Pour Gédéon, cela signifierait une multiplication par seize de son budget formation. Déjà employé dans un supermarché, il se retrouve dans une situation délicate : "Je vais devoir travailler encore plus, avec un impact certain sur mes révisions. Avec la suppression des aides au logement, c’est vraiment difficile pour nous".
une vingtaine de personnes présentes
Le sit-in a été organisé par la Fédération Étudiante de Bourgogne Inter-Associative (FEBIA), bien que son président, Robinson Daoust, ait déploré une participation limitée à cause des examens. "Le but est de montrer que toute la communauté universitaire s'oppose à ce décret", a-t-il affirmé.
Des enseignants ont également manifesté leur soutien, dont Sébastien Leurent, enseignant-chercheur en mathématiques, qui a souligné la valeur ajoutée des étudiants internationaux : "Ils enrichissent notre université, beaucoup choisissent de travailler en France par la suite". Cette pensée est partagée par Vincent Thomas, président de l'université Bourgogne Europe, qui a également témoigné lors de la mobilisation.

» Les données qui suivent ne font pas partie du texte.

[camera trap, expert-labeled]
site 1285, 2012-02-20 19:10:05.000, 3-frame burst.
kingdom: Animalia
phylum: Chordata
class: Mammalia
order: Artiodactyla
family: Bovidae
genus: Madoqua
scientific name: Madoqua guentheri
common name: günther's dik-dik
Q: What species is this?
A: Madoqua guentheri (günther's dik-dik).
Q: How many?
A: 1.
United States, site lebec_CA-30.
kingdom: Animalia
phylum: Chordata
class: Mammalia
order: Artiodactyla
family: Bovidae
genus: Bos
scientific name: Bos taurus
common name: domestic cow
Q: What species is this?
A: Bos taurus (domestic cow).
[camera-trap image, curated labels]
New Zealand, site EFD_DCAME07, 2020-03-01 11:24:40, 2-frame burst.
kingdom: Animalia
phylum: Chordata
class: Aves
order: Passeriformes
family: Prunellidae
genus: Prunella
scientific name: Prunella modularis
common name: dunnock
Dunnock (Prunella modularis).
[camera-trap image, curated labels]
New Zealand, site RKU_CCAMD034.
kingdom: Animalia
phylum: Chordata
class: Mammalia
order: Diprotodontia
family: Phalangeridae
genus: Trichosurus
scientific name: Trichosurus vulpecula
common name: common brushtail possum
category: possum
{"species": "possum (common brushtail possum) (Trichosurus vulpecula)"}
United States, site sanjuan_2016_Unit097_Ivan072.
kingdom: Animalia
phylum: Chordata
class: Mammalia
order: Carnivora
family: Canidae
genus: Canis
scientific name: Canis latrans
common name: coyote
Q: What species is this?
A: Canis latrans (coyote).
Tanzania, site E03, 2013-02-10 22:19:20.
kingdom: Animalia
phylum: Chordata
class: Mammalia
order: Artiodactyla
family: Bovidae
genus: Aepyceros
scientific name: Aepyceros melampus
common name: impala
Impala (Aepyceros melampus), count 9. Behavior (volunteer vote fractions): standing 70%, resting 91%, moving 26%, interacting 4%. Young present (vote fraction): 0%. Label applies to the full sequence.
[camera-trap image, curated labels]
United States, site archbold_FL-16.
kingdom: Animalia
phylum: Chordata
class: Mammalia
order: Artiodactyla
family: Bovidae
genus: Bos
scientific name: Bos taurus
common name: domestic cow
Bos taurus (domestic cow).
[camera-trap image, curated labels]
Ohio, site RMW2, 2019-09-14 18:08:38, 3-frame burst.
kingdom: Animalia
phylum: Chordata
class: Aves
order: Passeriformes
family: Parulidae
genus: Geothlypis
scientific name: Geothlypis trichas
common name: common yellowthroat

Il a précisé que le conseil d'administration de l'université avait voté à l'unanimité une motion contre cette politique, alertant sur la conséquence désastreuse d'une telle hausse : un appauvrissement de l’attractivité des universités françaises.
Face aux vives critiques, le gouvernement a opposé des ajustements : depuis le 12 mai 2026, les universités pourront exonérer jusqu’à 20% des étudiants concernés, une légère amélioration par rapport à 10% initialement prévu.